Software Development

Multilayer Perceptron Predictions Exposed

Learning Deep Learning

Currently, I learn Deep Learning fundamentals with the help of Jason Brownlee’s Deep Learning with Python book. It provides good practical coverage of building various types of deep learning networks such CNN, RNN etc. Running each model in the book is accompanied with providing various metrics, for instance, accuracy of the model. But accuracy does not provide a real feeling of the image recognition. To improve upon this I updated one of the code samples that came with the book with my own implementation that ran the model with an image file to perform a classification on it. The detailed steps explaining this follows.

What Will We Do?

This tutorial explains how to build a working simple multilayer perceptron network consisting of one hidden layer. In addition to working model that is trained on handwritten digits of MNIST data-set we’ll see how can an image of a digit taken from this data-set can be classified using this network.

  • Multilayer perceptron network is composed of a network of layers of fully connected artificial neurons. In our case it is built of three layers: input layer, hidden layer and output layer.
  • MNIST database is an abbreviation of the Mixed National Institute of Standards and Technology database for handwritten digits. It has a training set of 60,000 examples, and a test set of 10,000 examples. It is used for supervised learning of artificial neural networks to classify handwritten digits.

How Do We Do It?

To accomplish this task there is a need to fulfill certain prerequisites. A number of steps below were explained in a post on Keras, Theano and TensorFlow (KTT).

Prerequisites

  1. Supported operating systems are
    1. Ubuntu 16.04 64 bit
    2. Windows 10 or 7 64 bit
  2. Python 2 or Python 3 installed with Anaconda 2 or 3 respectively. See KTT for more details.
  3. Works with following deep learning libraries. See KTT for more details.
    1. TensorFlow and Theano
    2. Keras
  4. May be run within Jupyter Notebook. See installation steps here.

Building a Network

The multilayer perceptron in this particular case is built of three layers.

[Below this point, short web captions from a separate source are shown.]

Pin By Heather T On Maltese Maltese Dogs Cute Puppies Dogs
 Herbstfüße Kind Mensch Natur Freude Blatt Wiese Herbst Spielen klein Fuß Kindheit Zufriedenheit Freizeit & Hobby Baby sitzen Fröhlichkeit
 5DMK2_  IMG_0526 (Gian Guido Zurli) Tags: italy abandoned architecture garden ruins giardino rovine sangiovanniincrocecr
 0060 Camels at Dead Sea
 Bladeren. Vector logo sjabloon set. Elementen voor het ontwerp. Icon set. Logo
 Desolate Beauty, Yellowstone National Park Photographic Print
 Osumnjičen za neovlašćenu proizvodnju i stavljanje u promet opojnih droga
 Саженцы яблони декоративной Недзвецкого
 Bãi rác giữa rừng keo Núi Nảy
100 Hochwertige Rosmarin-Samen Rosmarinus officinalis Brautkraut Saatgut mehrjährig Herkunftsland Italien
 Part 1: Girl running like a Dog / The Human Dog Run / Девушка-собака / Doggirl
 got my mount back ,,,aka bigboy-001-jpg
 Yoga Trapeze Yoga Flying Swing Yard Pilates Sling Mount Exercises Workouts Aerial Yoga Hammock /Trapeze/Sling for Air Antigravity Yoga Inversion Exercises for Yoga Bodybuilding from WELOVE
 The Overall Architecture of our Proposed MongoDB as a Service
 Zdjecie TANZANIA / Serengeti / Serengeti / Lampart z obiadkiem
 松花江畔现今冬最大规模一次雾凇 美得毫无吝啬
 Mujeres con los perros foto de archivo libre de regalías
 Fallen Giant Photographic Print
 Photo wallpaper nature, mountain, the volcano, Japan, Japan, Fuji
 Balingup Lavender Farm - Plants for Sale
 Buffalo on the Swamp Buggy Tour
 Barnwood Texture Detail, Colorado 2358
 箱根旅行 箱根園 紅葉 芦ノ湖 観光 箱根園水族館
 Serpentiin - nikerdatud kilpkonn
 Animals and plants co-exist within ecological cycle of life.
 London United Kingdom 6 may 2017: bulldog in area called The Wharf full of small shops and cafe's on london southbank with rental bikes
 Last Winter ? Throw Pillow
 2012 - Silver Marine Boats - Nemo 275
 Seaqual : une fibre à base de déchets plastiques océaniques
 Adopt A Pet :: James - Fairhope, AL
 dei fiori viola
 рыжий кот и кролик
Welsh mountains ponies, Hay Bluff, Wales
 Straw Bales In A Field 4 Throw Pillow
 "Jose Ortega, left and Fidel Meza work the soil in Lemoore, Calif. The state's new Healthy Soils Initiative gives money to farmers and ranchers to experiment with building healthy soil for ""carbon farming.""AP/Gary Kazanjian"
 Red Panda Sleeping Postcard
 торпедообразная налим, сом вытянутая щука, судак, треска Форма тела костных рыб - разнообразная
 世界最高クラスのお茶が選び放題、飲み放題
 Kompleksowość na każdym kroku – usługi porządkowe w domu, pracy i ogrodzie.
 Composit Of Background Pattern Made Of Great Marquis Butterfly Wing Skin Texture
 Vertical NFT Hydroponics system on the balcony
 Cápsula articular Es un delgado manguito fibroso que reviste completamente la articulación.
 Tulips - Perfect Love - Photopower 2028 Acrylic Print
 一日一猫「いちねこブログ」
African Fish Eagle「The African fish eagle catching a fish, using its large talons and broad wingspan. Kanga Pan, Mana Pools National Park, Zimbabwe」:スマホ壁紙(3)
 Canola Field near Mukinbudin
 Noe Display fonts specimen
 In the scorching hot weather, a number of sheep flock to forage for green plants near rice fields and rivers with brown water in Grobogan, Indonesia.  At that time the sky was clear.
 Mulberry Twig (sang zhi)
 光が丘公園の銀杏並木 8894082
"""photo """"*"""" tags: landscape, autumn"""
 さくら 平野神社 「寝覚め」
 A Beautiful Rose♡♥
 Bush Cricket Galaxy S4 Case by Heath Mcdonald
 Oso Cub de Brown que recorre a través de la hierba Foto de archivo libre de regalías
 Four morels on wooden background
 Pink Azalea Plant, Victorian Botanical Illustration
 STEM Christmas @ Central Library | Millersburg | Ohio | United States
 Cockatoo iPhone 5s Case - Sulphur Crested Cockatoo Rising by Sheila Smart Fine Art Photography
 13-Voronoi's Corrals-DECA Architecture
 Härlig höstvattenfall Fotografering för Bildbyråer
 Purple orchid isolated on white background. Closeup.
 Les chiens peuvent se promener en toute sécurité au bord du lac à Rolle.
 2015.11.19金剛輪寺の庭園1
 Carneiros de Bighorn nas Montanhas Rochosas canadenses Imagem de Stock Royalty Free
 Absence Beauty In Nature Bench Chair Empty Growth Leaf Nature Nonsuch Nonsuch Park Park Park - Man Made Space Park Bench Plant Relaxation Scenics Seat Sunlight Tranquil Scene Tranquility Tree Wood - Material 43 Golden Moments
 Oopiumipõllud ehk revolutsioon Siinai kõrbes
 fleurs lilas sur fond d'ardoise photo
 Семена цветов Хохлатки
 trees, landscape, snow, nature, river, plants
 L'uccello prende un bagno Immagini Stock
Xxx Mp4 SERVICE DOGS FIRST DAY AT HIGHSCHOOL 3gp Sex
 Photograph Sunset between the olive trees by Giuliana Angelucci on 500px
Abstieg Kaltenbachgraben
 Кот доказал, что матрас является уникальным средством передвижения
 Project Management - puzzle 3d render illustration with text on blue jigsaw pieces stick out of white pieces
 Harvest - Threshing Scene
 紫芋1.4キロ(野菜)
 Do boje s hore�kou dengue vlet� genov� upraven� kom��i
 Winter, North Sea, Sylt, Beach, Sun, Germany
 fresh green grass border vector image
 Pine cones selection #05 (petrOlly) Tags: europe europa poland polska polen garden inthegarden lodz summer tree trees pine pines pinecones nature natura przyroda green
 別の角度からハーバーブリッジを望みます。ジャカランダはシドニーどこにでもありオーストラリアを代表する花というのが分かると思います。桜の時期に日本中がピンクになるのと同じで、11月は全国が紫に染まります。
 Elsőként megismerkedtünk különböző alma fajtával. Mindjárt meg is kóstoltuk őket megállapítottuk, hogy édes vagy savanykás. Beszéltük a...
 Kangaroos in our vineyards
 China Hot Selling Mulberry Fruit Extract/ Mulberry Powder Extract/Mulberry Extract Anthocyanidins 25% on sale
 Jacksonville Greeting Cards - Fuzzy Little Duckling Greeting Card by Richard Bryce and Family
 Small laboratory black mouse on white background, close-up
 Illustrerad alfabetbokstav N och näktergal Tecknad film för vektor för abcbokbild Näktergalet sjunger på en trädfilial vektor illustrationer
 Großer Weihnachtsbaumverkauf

  • Input layer with 784 inputs that are calculated from 28 x 28 pixel image that is 784 pixels.
  • Hidden middle layer with 784 neurons and rectifier activation function
  • Output layer with 10 outputs that give a probability of prediction by softmax activation function for each digit from ‘0’ to ‘9’.

The overall structure of the network

The Code Overview

The code structured as  follows.

  1. Import proper Python libraries for working with Deep Learning networks.
  2. Fetch image file from a disk in accordance with host Operating System
  3. Load an image to be classified
  4. Load MNIST dataset and preprocess images pixels into arrays
  5. Define helper functions
  6. Prepare multilayer perceptron model and compile it
  7. Check if trained model exists
  8. If not train new model, save it and predict image
  9. Else load current model and predict image

The code

The code below is brought to you in full and can be found in GitHub repository in addition to saved model and Jupyter Notebook that makes it possible to run this code module after module in a really interactive way.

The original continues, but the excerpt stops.